Die Kirchen sind in der Regel völlig monolithisch und aus dem gewachsenen Felsen nur durch Entnahme von Steinmaterial bildhauerisch herausgemeißelt worden und so auch mit dem Untergrund fest verbunden. In wenigen Fällen sind sie sogar zweigeschossig. Reizvoll finde ich den Gedanken, dass die Kirchen in gewisser Weise immer schon – so wie auch unendlich viele andere denkbare Objekte – in diesem Fels existiert haben. Als sie dann aber im 12. und 13. Jh. von den “Baumeisten“ aus dem Felsmassiv herausgemeißelt, freigelegt und sichtbar gemacht worden waren, gab es auf einmal nur noch diese eine Form.

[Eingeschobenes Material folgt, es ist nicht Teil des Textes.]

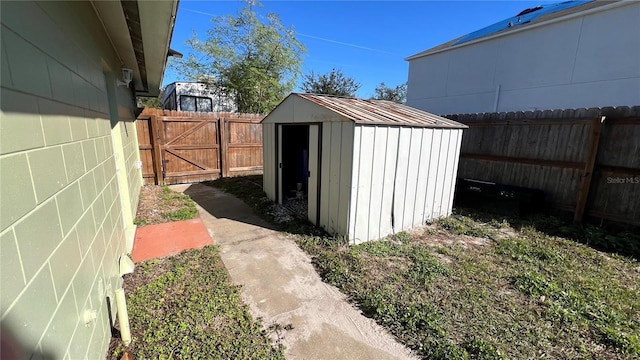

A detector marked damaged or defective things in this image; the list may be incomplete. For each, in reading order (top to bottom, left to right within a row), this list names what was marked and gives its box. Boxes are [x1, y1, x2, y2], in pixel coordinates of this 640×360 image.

rusty metal roof panel [298, 93, 468, 129]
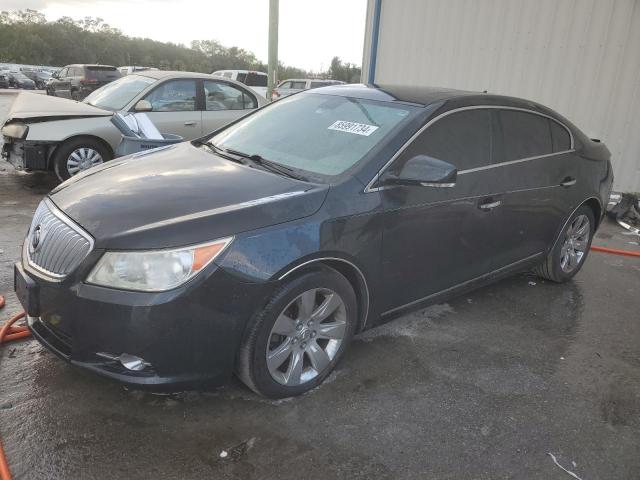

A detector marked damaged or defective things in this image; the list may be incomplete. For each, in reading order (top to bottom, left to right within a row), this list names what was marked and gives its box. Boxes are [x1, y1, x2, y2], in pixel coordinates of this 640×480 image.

damaged white car [0, 71, 264, 182]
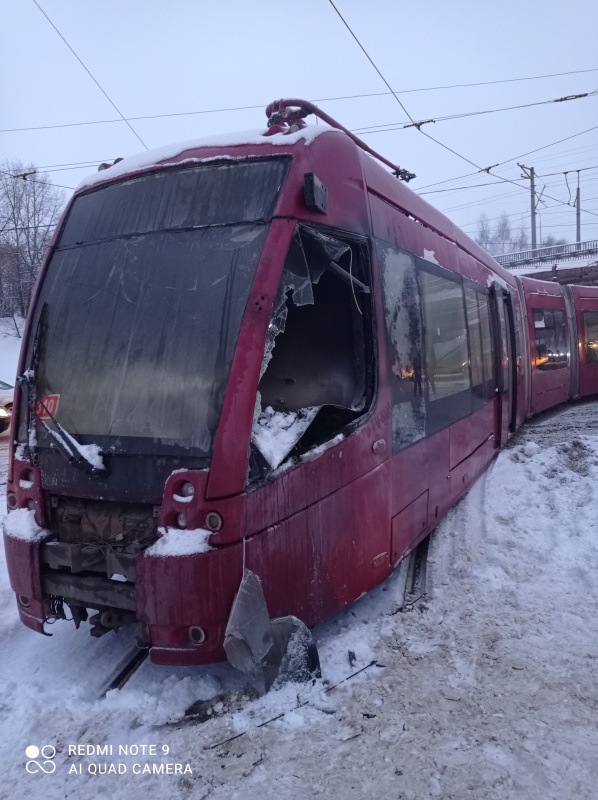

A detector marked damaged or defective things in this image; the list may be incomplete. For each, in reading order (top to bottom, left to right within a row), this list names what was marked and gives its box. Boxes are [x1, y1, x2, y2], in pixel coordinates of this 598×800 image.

damaged red tram [4, 98, 598, 664]
shattered window [252, 222, 376, 478]
shattered window [380, 244, 426, 454]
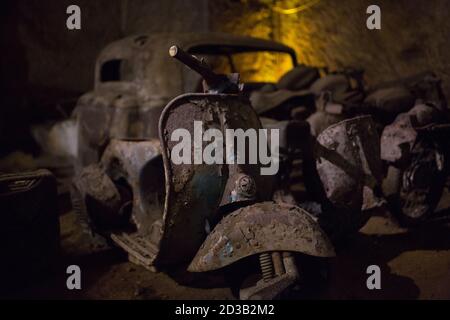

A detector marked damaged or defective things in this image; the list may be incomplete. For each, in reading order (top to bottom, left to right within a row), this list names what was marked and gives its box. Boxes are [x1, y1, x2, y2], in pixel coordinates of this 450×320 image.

rusted car [74, 31, 298, 168]
rusted motorcycle [72, 45, 336, 300]
rusty car fender [185, 201, 334, 272]
rusty metal panel [186, 201, 334, 272]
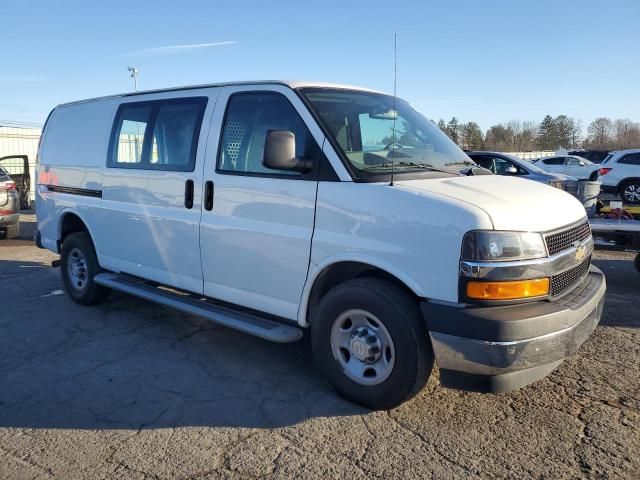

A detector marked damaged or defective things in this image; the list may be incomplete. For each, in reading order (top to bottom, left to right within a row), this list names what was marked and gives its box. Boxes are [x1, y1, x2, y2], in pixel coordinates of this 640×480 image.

cracked asphalt [0, 216, 636, 478]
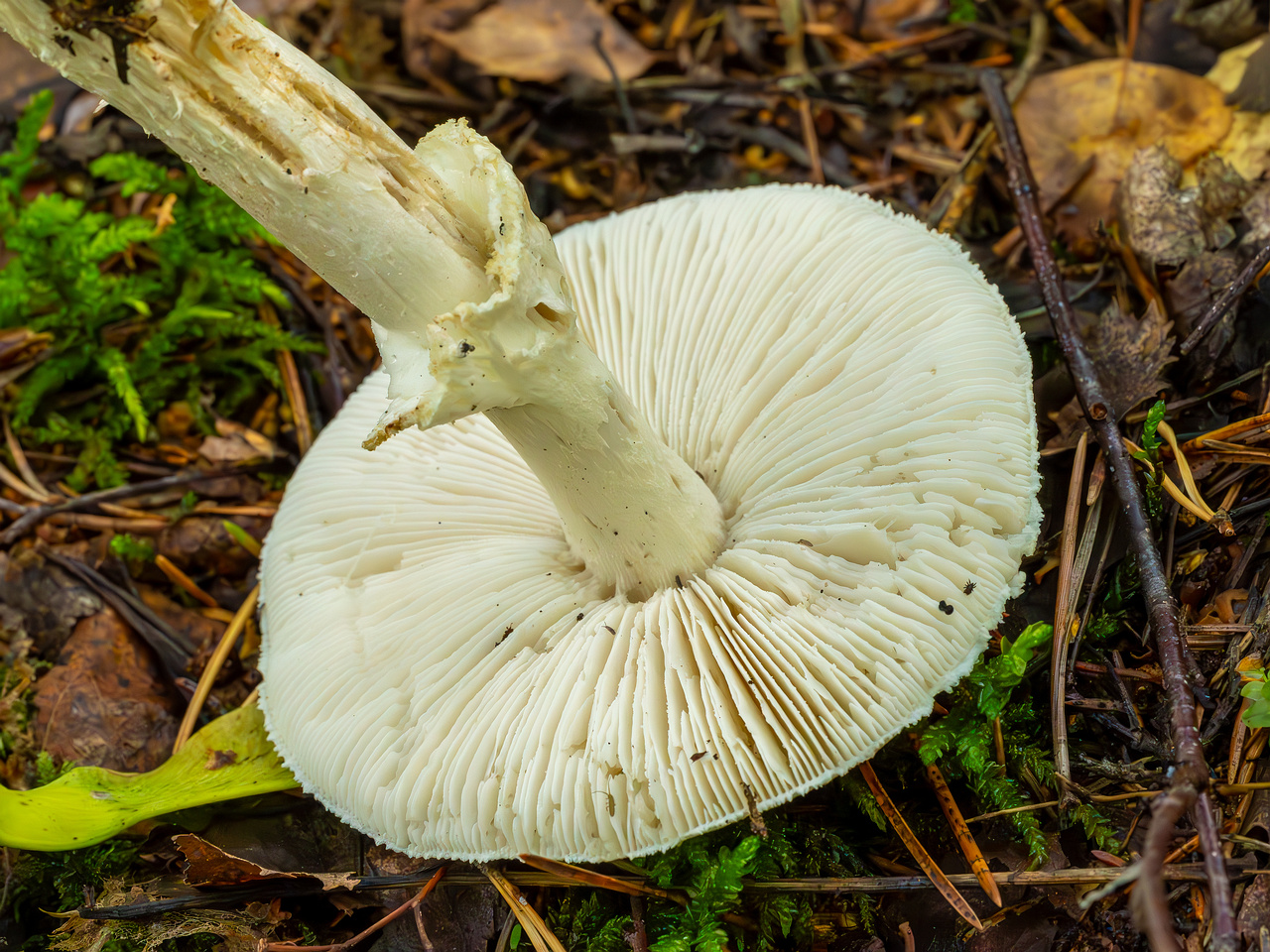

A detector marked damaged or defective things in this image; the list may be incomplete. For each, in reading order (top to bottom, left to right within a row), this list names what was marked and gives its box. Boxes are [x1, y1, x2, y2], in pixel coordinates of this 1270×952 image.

Als ich mich 1991/92 fünf Wochen lang im Jemen aufhielt, erinnerte ich mich daran, dass sich einst das Reich der sagenhaften Königin von Saba aus zwei großen Teilen zusammensetzte. Der bekanntere Teil lag auf der arabischen Halbinsel; der vielleicht größere Teil des Reiches lag aber westlich des Roten Meeres in Afrika im heutigen Eritrea, in großen Teilen Äthiopiens und in Teilen des Sudan. Noch heute stehen in Äthiopien einige der besterhaltenen sabäischen Tempel. Das war ein weiterer Grund, dieses Land nahe dem Horn von Afrika 2013 aufzusuchen.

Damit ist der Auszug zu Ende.